Oldest known fossils prove life began more than 3.4bn years ago
Steve Connor is the Science Editor of The Independent and i. He has won many awards for his journalism, including five-times winner of the prestigious British science writers’ award; the David Perlman Award of the American Geophysical Union; four times highly commended as specialist journalist of the year in the UK Press Awards; UK health journalist of the year and a special merit award of the European School of Oncology for his investigations into the tobacco industry. He has a degree in zoology from the University of Oxford and has a special interest in genetics and medical science, human evolution and origins, climate change and the environment.
Monday 22 August 2011
The fossilised remains of the oldest known lifeforms on Earth have been discovered in samples of rock collected near a remote watering hole in the middle of the Australian Outback.
Scientists said that the microscopic fossils belonged to primitive bacteria that lived more than 3.4 billion years ago, when the Earth had emerged from a period when it was probably too hostile for life. The primitive microbes used sulphur instead of oxygen to generate energy from food and, the scientists said, they may be the closest that science will ever get to the mysterious origin of life on Earth.
The fossils were found in rocks that were originally formed in shallow seas near a coastline and suggest that beaches may have been the key habitat where the Earth's first lifeforms thrived, said David Wacey, of the University of Western Australia.
"The environment in which the microfossils were found is important – it extends the record of life in shoreline or beach-like environments by about 200 million years. This suggests that beaches could have been the setting for the origin of life itself," he said.
"The discovery gives good solid evidence for life over 3.4 billion years ago. It confirms there were bacteria at this time, living without oxygen."

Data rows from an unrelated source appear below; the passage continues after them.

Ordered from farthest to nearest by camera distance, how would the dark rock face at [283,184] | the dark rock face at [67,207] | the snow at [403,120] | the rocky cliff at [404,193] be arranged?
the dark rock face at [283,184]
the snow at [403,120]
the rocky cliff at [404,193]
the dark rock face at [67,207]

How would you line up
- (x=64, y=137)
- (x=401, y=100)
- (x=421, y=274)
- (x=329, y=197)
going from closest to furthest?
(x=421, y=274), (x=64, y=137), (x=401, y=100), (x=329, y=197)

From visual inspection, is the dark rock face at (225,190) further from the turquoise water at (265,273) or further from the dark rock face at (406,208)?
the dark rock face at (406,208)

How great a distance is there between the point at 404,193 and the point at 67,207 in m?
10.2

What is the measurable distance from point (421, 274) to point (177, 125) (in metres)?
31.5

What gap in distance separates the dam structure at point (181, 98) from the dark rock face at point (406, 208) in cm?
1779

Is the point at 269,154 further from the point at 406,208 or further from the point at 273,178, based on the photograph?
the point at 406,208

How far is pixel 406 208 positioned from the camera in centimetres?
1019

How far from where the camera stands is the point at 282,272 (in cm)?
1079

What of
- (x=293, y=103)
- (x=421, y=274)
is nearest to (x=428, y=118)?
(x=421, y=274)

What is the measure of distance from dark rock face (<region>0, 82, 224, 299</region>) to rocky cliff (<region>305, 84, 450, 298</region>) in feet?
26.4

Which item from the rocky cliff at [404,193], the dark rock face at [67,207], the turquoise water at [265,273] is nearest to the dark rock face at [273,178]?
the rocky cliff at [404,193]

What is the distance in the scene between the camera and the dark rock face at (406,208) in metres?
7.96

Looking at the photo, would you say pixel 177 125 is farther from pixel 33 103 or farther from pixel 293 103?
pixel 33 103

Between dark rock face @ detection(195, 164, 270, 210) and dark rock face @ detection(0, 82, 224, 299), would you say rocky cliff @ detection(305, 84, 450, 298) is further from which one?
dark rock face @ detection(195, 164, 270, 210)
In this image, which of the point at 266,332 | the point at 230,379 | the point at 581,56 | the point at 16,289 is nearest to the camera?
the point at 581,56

The Earth is estimated to be about 4.5 billion years old but the planet's hostile, meteorite-bombarded environment is thought to have been too inhospitable for life to get going until about 3.8 billion years ago. Previous studies have indicated the presence of similar microfossils in 3.5 billion-year-old rocks but these claims have been disputed. The latest microfossils have been subjected to an exhaustive series of tests which have confirmed that they were once living cells, not merely the product of non-living chemical reactions. They were discovered in rock that was sandwiched between layers from two well-dated volcanic eruptions, which narrowed the fossils' date of origin to within a few tens of millions of years.

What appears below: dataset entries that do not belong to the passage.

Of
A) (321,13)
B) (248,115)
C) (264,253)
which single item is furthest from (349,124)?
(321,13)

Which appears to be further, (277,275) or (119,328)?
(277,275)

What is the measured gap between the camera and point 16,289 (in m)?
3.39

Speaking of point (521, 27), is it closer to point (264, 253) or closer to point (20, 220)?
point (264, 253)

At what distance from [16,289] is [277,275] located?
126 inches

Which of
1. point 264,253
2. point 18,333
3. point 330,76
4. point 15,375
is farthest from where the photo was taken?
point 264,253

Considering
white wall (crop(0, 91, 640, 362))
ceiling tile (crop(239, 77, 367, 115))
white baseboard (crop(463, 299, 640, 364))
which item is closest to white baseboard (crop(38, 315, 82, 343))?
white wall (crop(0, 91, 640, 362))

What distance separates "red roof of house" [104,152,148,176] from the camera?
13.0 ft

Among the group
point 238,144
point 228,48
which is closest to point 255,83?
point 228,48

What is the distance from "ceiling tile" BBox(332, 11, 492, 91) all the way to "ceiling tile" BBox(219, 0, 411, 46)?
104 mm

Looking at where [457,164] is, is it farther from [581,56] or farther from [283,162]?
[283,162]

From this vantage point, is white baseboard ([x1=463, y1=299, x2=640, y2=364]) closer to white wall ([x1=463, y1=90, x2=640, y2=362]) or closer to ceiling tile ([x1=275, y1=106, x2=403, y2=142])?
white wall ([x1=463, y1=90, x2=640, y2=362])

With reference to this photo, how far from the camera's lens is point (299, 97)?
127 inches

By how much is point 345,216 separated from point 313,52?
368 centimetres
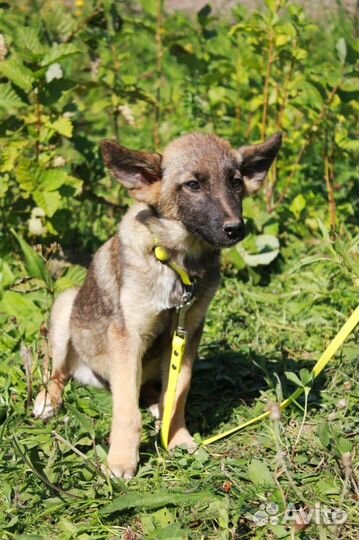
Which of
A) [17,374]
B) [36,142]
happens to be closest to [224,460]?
[17,374]

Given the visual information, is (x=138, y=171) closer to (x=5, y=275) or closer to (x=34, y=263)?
(x=34, y=263)

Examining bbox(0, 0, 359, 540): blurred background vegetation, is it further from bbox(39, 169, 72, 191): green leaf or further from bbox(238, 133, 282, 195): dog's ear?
bbox(238, 133, 282, 195): dog's ear

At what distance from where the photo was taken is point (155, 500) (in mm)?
3754

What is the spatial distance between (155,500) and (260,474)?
0.50 metres

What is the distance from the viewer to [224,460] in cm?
417

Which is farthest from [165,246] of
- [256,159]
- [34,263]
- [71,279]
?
[34,263]

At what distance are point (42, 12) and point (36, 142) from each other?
1.30 meters

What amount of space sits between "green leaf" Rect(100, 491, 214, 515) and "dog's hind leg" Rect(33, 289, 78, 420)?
1264 mm

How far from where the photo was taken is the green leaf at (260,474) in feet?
12.6

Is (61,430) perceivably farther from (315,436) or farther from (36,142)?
(36,142)

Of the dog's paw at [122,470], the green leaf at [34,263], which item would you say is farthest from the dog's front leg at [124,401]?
the green leaf at [34,263]

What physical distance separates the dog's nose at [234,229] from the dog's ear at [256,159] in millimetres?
586

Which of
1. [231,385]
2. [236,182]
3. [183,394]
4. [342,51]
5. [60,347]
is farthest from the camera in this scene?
[342,51]

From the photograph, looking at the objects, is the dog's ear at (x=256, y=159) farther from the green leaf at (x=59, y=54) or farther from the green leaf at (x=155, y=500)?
the green leaf at (x=155, y=500)
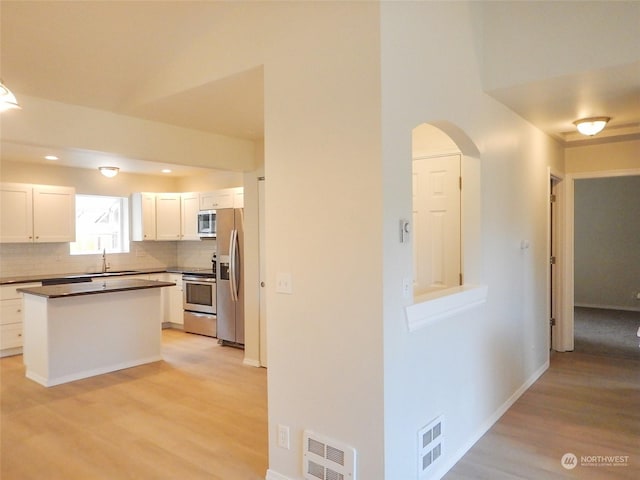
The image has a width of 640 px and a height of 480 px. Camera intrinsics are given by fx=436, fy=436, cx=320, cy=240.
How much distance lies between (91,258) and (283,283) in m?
5.32

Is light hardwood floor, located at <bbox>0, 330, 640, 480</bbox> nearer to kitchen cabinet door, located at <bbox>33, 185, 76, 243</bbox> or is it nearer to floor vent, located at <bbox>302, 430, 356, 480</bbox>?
floor vent, located at <bbox>302, 430, 356, 480</bbox>

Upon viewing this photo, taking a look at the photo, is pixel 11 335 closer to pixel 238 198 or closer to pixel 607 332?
pixel 238 198

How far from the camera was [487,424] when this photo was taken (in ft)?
10.8

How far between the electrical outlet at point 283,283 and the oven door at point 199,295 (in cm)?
398

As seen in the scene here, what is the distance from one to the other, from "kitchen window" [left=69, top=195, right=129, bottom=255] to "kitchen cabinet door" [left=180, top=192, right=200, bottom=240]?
3.03ft

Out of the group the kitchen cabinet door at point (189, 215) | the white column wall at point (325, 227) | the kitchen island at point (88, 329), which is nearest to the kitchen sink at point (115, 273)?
the kitchen cabinet door at point (189, 215)

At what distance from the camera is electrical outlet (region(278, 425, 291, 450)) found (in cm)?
252

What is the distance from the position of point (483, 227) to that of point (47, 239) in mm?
5645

"That's very accurate when the rocks are 3.4 billion years old," said Professor Martin Brasier of the University of Oxford, co-leader of the study, published in the journal Nature Geoscience. "At last we have good solid evidence for life over 3.4 billion years ago. It confirms there were bacteria at this time, living without oxygen. Such bacteria are still common today. Sulphur bacteria are found in smelly ditches, soil, hot springs, hydrothermal vents – anywhere where there's little free oxygen and they can live off organic matter."
Oxygen appeared in significant quantities in the atmosphere only after the evolution many millions of years later of plant-like microbes which could use sunlight for photosynthesis, producing oxygen as a by-product. Until that point, life on Earth had to make do with sulphur, which can be metabolised in a similar way to obtain energy from food. "I believe we are as close as we have ever been to the very first microbes here... The problem we now have is that there are very few rocks older on Earth in which to search for anything more primitive," Dr Wacey said. The scientists found the microfossils in the Pilbara, a remote region of Western Australia with a harsh environment of spiky vegetation and red dust.